“And yet you defend him?”
Edmond Valentin shrugged his shoulder.
“An advocate is forced to serve whichever side engages him,” he replied. “That is why the profession of arms is so much more honest.”
“Granted,” his companion said. “It gives you an entrée to the better houses—you can become a member of the Cercle Militaire, and all that, but is it not all useless? The war, which has been predicted all these years, has never come—nor, in my belief, will it ever come. Germany only raises a bogey from time to time, in order to terrify Europe, as my father puts it,” the girl added.
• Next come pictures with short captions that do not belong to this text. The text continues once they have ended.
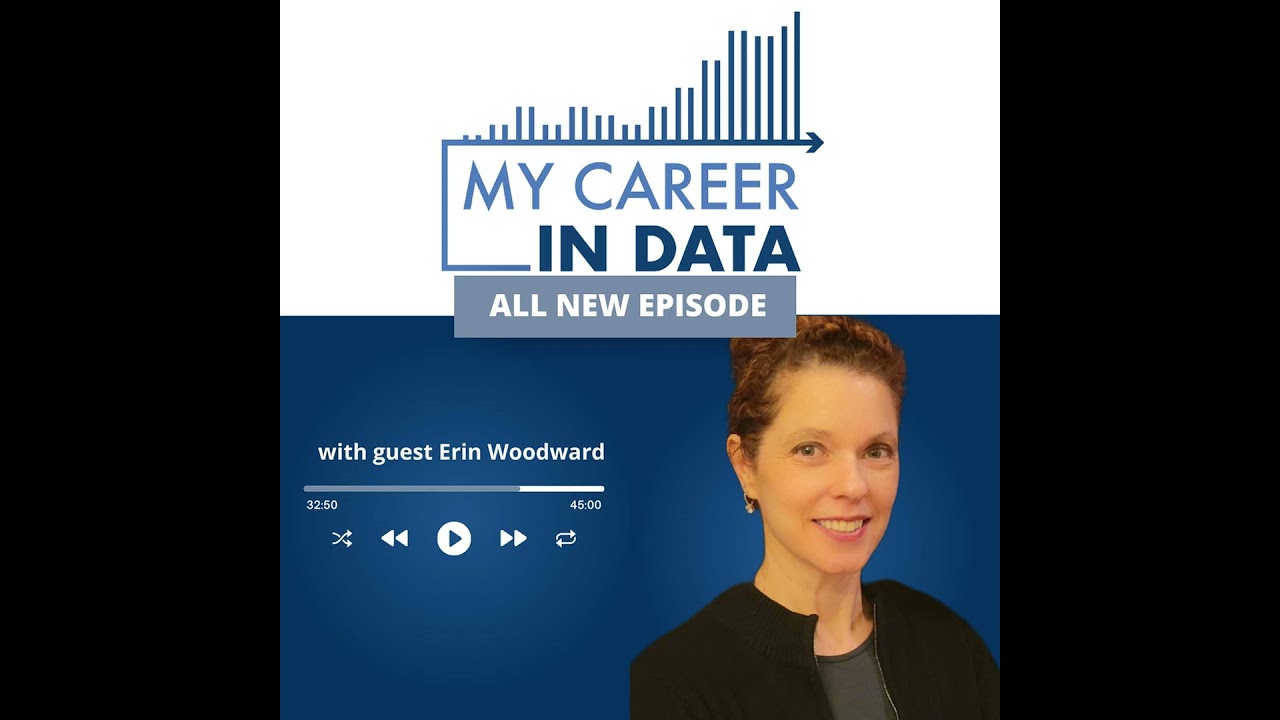 My Career in Data Season 4 Episode 02: Erin Woodward, Lead AI Architect, Cyclotron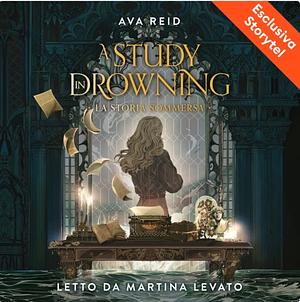 A Study in Drowning - La storia sommersa by Ava Reid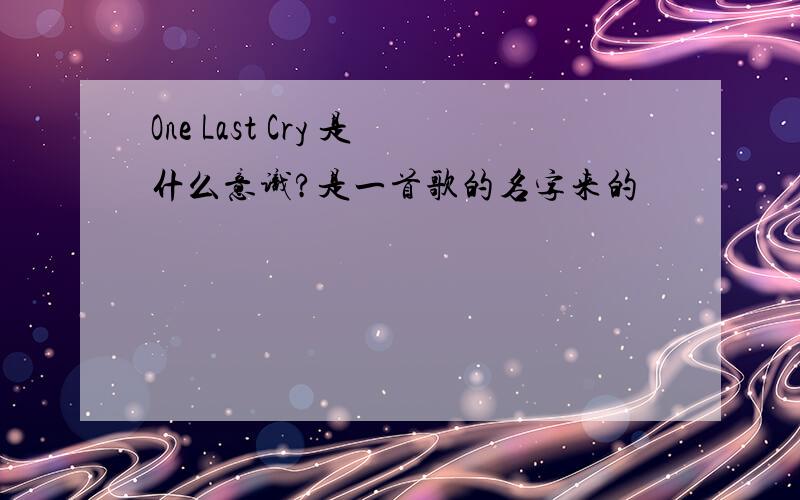 One Last Cry 是什么意识?是一首歌的名字来的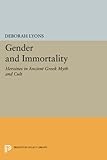 Gender And Immortality: Heroines In Ancient Greek Myth And Cult (Princeton Legacy Library)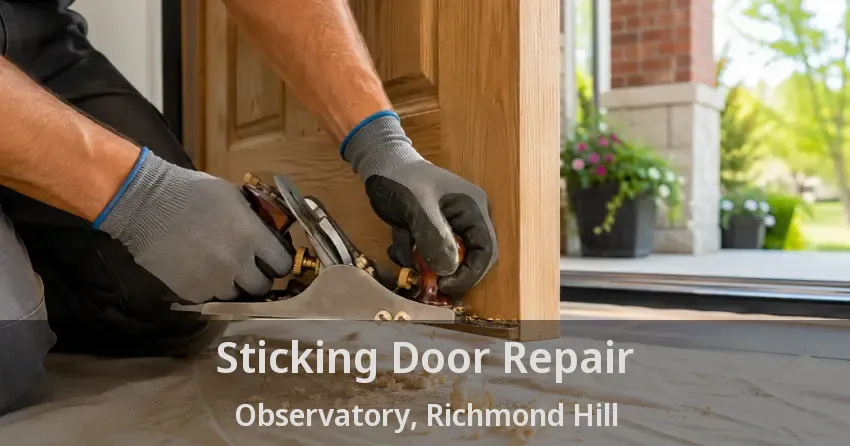 Sticking Door Repair Observatory, Richmond Hill - ON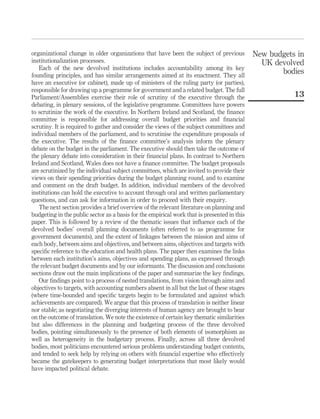 organizational change in older organizations that have been the subject of previous
institutionalization processes.
Each of the new devolved institutions includes accountability among its key
founding principles, and has similar arrangements aimed at its enactment. They all
have an executive (or cabinet), made up of ministers of the ruling party (or parties),
responsible for drawing up a programme for government and a related budget. The full
Parliament/Assemblies exercise their role of scrutiny of the executive through the
debating, in plenary sessions, of the legislative programme. Committees have powers
to scrutinize the work of the executive. In Northern Ireland and Scotland, the ﬁnance
committee is responsible for addressing overall budget priorities and ﬁnancial
scrutiny. It is required to gather and consider the views of the subject committees and
individual members of the parliament, and to scrutinise the expenditure proposals of
the executive. The results of the ﬁnance committee’s analysis inform the plenary
debate on the budget in the parliament. The executive should then take the outcome of
the plenary debate into consideration in their ﬁnancial plans. In contrast to Northern
Ireland and Scotland, Wales does not have a ﬁnance committee. The budget proposals
are scrutinized by the individual subject committees, which are invited to provide their
views on their spending priorities during the budget planning round, and to examine
and comment on the draft budget. In addition, individual members of the devolved
institutions can hold the executive to account through oral and written parliamentary
questions, and can ask for information in order to proceed with their enquiry.
The next section provides a brief overview of the relevant literature on planning and
budgeting in the public sector as a basis for the empirical work that is presented in this
paper. This is followed by a review of the thematic issues that inﬂuence each of the
devolved bodies’ overall planning documents (often referred to as programme for
government documents), and the extent of linkages between the mission and aims of
each body, between aims and objectives, and between aims, objectives and targets with
speciﬁc reference to the education and health plans. The paper then examines the links
between each institution’s aims, objectives and spending plans, as expressed through
the relevant budget documents and by our informants. The discussion and conclusions
sections draw out the main implications of the paper and summarize the key ﬁndings.
Our ﬁndings point to a process of nested translations, from vision through aims and
objectives to targets, with accounting numbers absent in all but the last of these stages
(where time-bounded and speciﬁc targets begin to be formulated and against which
achievements are compared). We argue that this process of translation is neither linear
nor stable; as negotiating the diverging interests of human agency are brought to bear
on the outcome of translation. We note the existence of certain key thematic similarities
but also differences in the planning and budgeting process of the three devolved
bodies, pointing simultaneously to the presence of both elements of isomorphism as
well as heterogeneity in the budgetary process. Finally, across all three devolved
bodies, most politicians encountered serious problems understanding budget contents,
and tended to seek help by relying on others with ﬁnancial expertise who effectively
became the gatekeepers to generating budget interpretations that most likely would
have impacted political debate.
New budgets in
UK devolved
bodies
13
 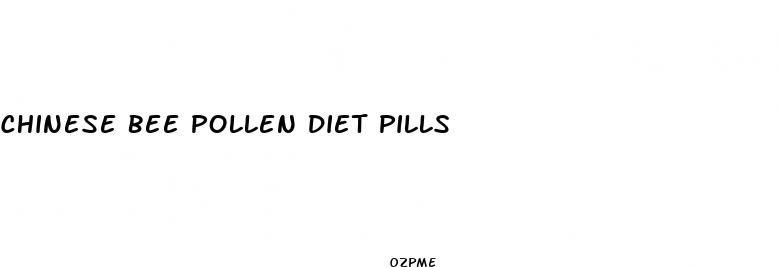 chinese bee pollen diet pills
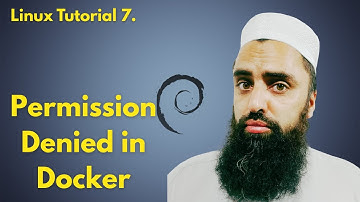 Linux Tutorial 7. Permission Denied while Trying to Connect to Docker Daemon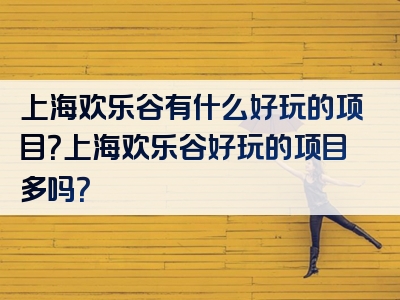 上海欢乐谷有什么好玩的项目？上海欢乐谷好玩的项目多吗？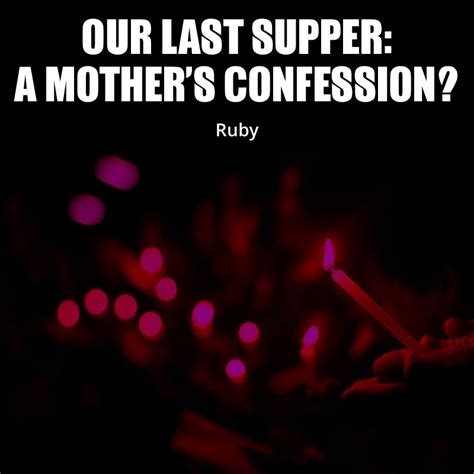 Our Last Supper A Mother S Confession By Ruby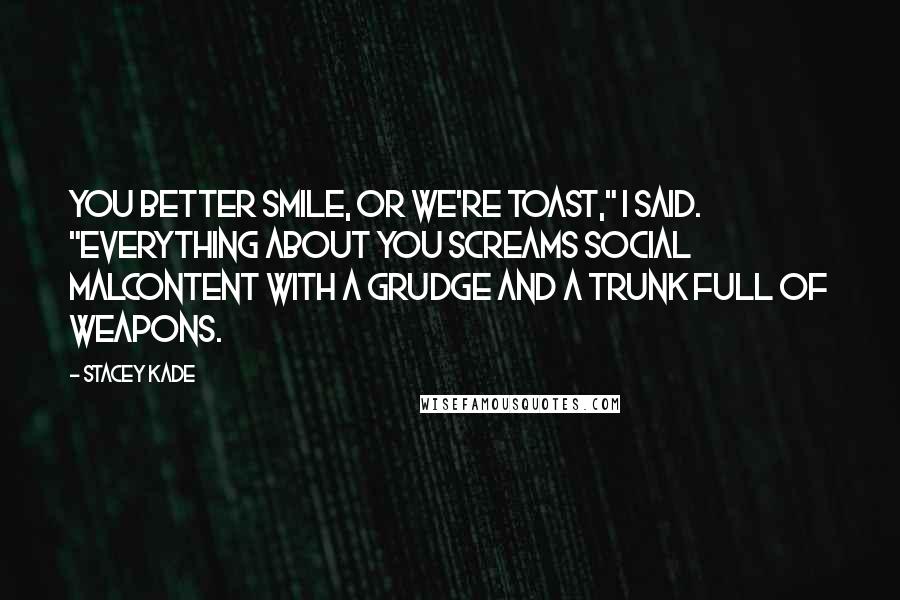 Stacey Kade Quotes: You better smile, or we're toast," I said. "Everything about you screams social malcontent with a grudge and a trunk full of weapons.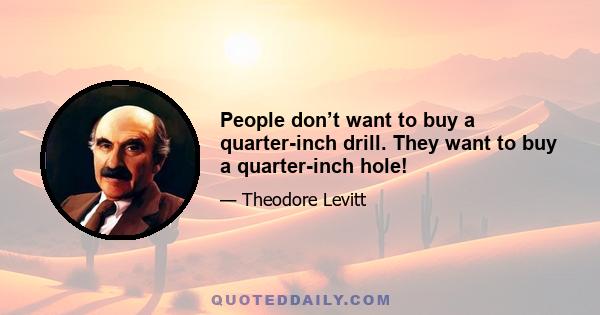 People don’t want to buy a quarter-inch drill. They want to buy a quarter-inch hole!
“Ah! I fear the Baron is a little too optimistic,” replied her lover. “War, when it comes—as it most assuredly will—will come in the hour when we least expect it. Then, when the Teuton hordes burst their bonds, woe-betide the nations they attack.”
“Well, Edmond, we have one consolation, that they will never attack us. We are neutral, and the Powers—even Germany herself—have agreed to respect our neutrality.”
“Ah, Aimée, that remains to be seen,” was his slow, apprehensive reply. “Germany, when she fights, will fight for world-wide power, irrespective of treaties or of agreements. The Kaiser is the great War Lord, and his intention is to vindicate his self-assumed title, and to rule the world.”
“Father, who is behind the scenes of international politics, quite disputes that view.”
“The Baron will not admit it—nobody in Belgium will admit it—because no cloud appears to-day upon the political horizon. But the dark cloud will arise ere long, depend upon it, and then we shall, every man of us, be compelled to fight for our lives, and for all we hold most dear.”
A silence fell between them. The young man slowly stirred his coffee, and then, taking a cigarette from his case, lit it, with a word of apology at having expressed such words of warning, and daring to disagree with the view held by the Baron de Neuville.